• _Saved entries_
========

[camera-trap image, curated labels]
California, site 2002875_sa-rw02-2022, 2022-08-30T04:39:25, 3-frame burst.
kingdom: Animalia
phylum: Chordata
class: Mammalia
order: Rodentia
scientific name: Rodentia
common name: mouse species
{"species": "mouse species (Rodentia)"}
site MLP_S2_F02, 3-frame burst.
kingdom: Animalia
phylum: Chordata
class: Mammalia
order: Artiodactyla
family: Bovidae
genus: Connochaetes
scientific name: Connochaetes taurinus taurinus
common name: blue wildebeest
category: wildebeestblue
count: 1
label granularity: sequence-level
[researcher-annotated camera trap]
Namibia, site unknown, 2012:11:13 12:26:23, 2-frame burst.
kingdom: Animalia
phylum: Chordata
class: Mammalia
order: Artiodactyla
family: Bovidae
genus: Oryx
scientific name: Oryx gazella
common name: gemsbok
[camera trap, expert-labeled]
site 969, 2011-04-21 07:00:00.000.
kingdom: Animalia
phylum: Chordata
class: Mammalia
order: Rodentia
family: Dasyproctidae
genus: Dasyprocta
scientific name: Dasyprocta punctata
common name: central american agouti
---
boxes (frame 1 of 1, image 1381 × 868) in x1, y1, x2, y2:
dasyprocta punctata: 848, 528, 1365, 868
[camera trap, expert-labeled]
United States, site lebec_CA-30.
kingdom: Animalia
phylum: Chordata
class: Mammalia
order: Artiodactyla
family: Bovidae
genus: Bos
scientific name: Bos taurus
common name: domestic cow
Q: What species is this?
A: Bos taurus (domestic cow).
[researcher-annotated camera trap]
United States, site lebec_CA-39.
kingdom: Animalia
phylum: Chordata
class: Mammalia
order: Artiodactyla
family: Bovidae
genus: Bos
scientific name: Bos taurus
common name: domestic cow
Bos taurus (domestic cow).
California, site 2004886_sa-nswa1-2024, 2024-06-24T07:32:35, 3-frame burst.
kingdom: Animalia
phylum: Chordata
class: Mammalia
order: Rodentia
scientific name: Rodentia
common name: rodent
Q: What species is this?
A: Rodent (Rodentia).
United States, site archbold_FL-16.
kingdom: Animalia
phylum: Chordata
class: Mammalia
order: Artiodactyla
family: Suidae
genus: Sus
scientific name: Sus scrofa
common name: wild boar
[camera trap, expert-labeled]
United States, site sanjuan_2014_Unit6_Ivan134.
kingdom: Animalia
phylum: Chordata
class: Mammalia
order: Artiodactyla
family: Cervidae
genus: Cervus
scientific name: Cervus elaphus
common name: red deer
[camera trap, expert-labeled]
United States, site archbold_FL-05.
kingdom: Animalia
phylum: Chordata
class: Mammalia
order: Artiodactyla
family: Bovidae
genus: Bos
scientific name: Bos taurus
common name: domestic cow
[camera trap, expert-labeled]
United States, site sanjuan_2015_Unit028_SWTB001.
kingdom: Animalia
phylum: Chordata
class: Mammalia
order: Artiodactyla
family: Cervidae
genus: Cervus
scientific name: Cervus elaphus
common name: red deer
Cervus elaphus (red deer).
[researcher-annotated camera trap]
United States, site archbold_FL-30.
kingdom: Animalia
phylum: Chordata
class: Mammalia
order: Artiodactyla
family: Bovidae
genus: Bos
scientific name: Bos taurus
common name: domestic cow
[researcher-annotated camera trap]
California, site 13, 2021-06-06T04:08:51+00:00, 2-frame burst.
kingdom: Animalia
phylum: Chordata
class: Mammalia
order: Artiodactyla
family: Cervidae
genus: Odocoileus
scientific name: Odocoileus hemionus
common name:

========

Copy the entries above exactly. Miss none of them.

[camera-trap image, curated labels]
California, site 2002875_sa-rw02-2022, 2022-08-30T04:39:25, 3-frame burst.
kingdom: Animalia
phylum: Chordata
class: Mammalia
order: Rodentia
scientific name: Rodentia
common name: mouse species
{"species": "mouse species (Rodentia)"}
site MLP_S2_F02, 3-frame burst.
kingdom: Animalia
phylum: Chordata
class: Mammalia
order: Artiodactyla
family: Bovidae
genus: Connochaetes
scientific name: Connochaetes taurinus taurinus
common name: blue wildebeest
category: wildebeestblue
count: 1
label granularity: sequence-level
[researcher-annotated camera trap]
Namibia, site unknown, 2012:11:13 12:26:23, 2-frame burst.
kingdom: Animalia
phylum: Chordata
class: Mammalia
order: Artiodactyla
family: Bovidae
genus: Oryx
scientific name: Oryx gazella
common name: gemsbok
[camera trap, expert-labeled]
site 969, 2011-04-21 07:00:00.000.
kingdom: Animalia
phylum: Chordata
class: Mammalia
order: Rodentia
family: Dasyproctidae
genus: Dasyprocta
scientific name: Dasyprocta punctata
common name: central american agouti
---
boxes (frame 1 of 1, image 1381 × 868) in x1, y1, x2, y2:
dasyprocta punctata: 848, 528, 1365, 868
[camera trap, expert-labeled]
United States, site lebec_CA-30.
kingdom: Animalia
phylum: Chordata
class: Mammalia
order: Artiodactyla
family: Bovidae
genus: Bos
scientific name: Bos taurus
common name: domestic cow
Q: What species is this?
A: Bos taurus (domestic cow).
[researcher-annotated camera trap]
United States, site lebec_CA-39.
kingdom: Animalia
phylum: Chordata
class: Mammalia
order: Artiodactyla
family: Bovidae
genus: Bos
scientific name: Bos taurus
common name: domestic cow
Bos taurus (domestic cow).
California, site 2004886_sa-nswa1-2024, 2024-06-24T07:32:35, 3-frame burst.
kingdom: Animalia
phylum: Chordata
class: Mammalia
order: Rodentia
scientific name: Rodentia
common name: rodent
Q: What species is this?
A: Rodent (Rodentia).
United States, site archbold_FL-16.
kingdom: Animalia
phylum: Chordata
class: Mammalia
order: Artiodactyla
family: Suidae
genus: Sus
scientific name: Sus scrofa
common name: wild boar
[camera trap, expert-labeled]
United States, site sanjuan_2014_Unit6_Ivan134.
kingdom: Animalia
phylum: Chordata
class: Mammalia
order: Artiodactyla
family: Cervidae
genus: Cervus
scientific name: Cervus elaphus
common name: red deer
[camera trap, expert-labeled]
United States, site archbold_FL-05.
kingdom: Animalia
phylum: Chordata
class: Mammalia
order: Artiodactyla
family: Bovidae
genus: Bos
scientific name: Bos taurus
common name: domestic cow
[camera trap, expert-labeled]
United States, site sanjuan_2015_Unit028_SWTB001.
kingdom: Animalia
phylum: Chordata
class: Mammalia
order: Artiodactyla
family: Cervidae
genus: Cervus
scientific name: Cervus elaphus
common name: red deer
Cervus elaphus (red deer).
[researcher-annotated camera trap]
United States, site archbold_FL-30.
kingdom: Animalia
phylum: Chordata
class: Mammalia
order: Artiodactyla
family: Bovidae
genus: Bos
scientific name: Bos taurus
common name: domestic cow
[researcher-annotated camera trap]
California, site 13, 2021-06-06T04:08:51+00:00, 2-frame burst.
kingdom: Animalia
phylum: Chordata
class: Mammalia
order: Artiodactyla
family: Cervidae
genus: Odocoileus
scientific name: Odocoileus hemionus
common name:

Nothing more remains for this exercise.